» **ASSIGNMENT A**:
Answer these from the CGM097 study text:
(i) For how many hours were the spleen cells treated ex vivo with CGM097 or DMSO?
(ii) Which gene encodes PUMA?
(iii) In how many samples that progressed on CGM097 was induction of p53 targets sustained at the SUR timepoint?
» **ASSIGNMENT B**: Please reproduce the CGM097 study text word for word, everything from "Induction of both" down to "transcript (Figure 4B).".
» **ASSIGNMENT C**: Carry on the CGM097 study text from the point where it stops.

» **STUDY TEXT**:
Induction of both p53 and p21 protein expression by CGM097 in TP53 wild-type PDXs was confirmed by immunoblotting and IHC in spleen (Figure 4B–C). Expression levels of p21 protein closely paralleled the normalized levels of CDKN1A (which encodes p21) transcript (Figure 4B).
The Letai laboratory previously demonstrated that dynamic BH3 profiling can predict the response of tumor cells to both chemotherapy and targeted agents in vitro and in vivo (Montero et al., 2015). To determine the accuracy of dynamic BH3 profiling as a predictive assay for in vivo response to CGM097, we harvested cells from spleens of vehicle-treated animals at the SUR timepoint and treated ex vivo for 18 hours with 2 μM CGM097 or DMSO. Cells were then analyzed by FACS-based dynamic BH3 profiling using BH3 peptides derived from PUMA or NOXA, and the increase in priming from CGM097 treatment (expressed by Δ% priming values) was established for each PDX. Of note, dynamic BH3 profiling was performed blinded as to in vivo response. The Δ% priming by PUMA, which is capable of binding to multiple antiapoptotic proteins from the BCL-2 family, perfectly discriminated B-ALL PDXs with ≥12 days improvement in overall survival from CGM097 treatment (p=0.0034; area under curve for receiver operating characteristic = 1.00) (Figure 4D–E). In contrast, Δ% priming with a NOXA peptide that specifically binds to the antiapoptotic protein MCL-1 did not predict survival benefit (p=0.384). Thus, dynamic BH3 profiling using a PUMA peptide is an excellent binary predictor to accurately determine CGM097 sensitivity in B-ALL PDXs. Of note, BBC3, which encodes PUMA, was one of the signature genes induced by CGM097 treatment at the PD timepoint (Table S6).
Of the nine genes upregulated in CGM097-treated PDXs at the PD timepoint, six were significantly (nominal p value <0.05) reduced in the CGM097-treated SUR samples relative to the CGM097-treated PD samples (Table S7). When clustering was performed on the 18 gene set by timepoint and treatment arm, there was a clear reduction in expression of these genes in the majority of CGM097-treated SUR samples. However, in 4 samples that progressed on CGM097, induction of p53 targets was sustained at the SUR timepoint, suggesting at least two classes of CGM097 resistant samples. In class I, expression of CGM097-dependent p53 targets was lost upon disease progression on drug. In class II, expression of these genes was sustained and remained elevated despite progression of disease in vivo. This dichotomy was supported by immunoblotting for p21, which remained at high levels in a subset of PDXs at the SUR timepoint (Figure 4F).
Discussion
Countless previous studies, reviews, and perspectives have discussed the high rate of failure, the long time from discovery to clinical benefit, and the massive cost of developing effective cancer therapeutics. In order to facilitate preclinical drug studies that are more informative, we have established a resource to support randomized PDX trials in mice. We demonstrate that adequately powered studies in PDXs can be used to develop transcriptional, proteomic and functional biomarkers of response and resistance while defining the efficacy of therapeutics across genetically diverse subtypes of leukemia. Unlike most clinical trials, we had no difficulties in capturing large numbers of specimens at each timepoint. We also generated a large number of models with acquired in vivo resistance, a unique facet of phase II-like trials in mice.

» **EXTRACTED DATA**:
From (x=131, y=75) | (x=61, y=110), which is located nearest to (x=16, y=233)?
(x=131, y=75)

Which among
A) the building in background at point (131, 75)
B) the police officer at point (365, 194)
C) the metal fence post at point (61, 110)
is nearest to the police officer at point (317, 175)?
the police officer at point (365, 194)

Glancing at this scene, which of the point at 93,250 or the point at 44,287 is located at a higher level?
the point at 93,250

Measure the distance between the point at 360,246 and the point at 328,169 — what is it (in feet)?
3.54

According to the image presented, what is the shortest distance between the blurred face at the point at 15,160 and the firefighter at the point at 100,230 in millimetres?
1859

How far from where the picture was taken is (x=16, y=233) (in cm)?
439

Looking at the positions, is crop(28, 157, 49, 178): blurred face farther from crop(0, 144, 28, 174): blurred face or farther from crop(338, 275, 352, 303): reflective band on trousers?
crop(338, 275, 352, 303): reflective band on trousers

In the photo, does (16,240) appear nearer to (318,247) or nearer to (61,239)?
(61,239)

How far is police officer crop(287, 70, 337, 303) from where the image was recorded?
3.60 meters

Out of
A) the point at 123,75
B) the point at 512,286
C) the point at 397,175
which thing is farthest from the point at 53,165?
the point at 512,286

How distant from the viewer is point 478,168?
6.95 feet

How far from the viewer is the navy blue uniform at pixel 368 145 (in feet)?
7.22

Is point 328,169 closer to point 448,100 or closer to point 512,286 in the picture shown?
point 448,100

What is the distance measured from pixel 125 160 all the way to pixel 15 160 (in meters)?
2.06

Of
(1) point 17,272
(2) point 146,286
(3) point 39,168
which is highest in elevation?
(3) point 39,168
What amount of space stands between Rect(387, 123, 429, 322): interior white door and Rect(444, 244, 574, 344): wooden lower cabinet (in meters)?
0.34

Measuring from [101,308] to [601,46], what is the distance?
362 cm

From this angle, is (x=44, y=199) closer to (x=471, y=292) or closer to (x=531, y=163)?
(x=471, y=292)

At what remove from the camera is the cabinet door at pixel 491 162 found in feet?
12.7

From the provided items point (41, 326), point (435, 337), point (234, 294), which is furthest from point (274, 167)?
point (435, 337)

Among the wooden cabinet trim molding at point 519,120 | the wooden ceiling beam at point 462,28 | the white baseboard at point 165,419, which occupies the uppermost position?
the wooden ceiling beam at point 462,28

» **TASK ANSWER A**:
(i) 18 hours
(ii) BBC3
(iii) 4

» **TASK ANSWER B**:
Induction of both p53 and p21 protein expression by CGM097 in TP53 wild-type PDXs was confirmed by immunoblotting and IHC in spleen (Figure 4B–C). Expression levels of p21 protein closely paralleled the normalized levels of CDKN1A (which encodes p21) transcript (Figure 4B).

» **TASK ANSWER C**:
As we have shown, leukemias and lymphomas offer several advantages that make them amenable to this approach. First, many subtypes of leukemia and lymphoma readily engraft into NSG mice or similarly immunocompromised strains by tail-vein injection. Second, bone marrow and blood specimens from patients with these diseases are easily obtained in comparison with most solid tumors. Third, tail-vein injection results in orthotopic disease growth, both in the bone marrow and in extramedullary sites that are commonly involved by these diseases (e.g. skin, CNS, lymph nodes, gastrointestinal tract). Finally, studies of orthotopic leukemia PDXs allow for survival or disease progression, rather than tumor shrinkage, to be used as the primary endpoint. Previous discordances between tumor shrinkage in preclinical models and survival in human studies suggest that tumor shrinkage alone can be misleading (Couzin-Frankel, 2014).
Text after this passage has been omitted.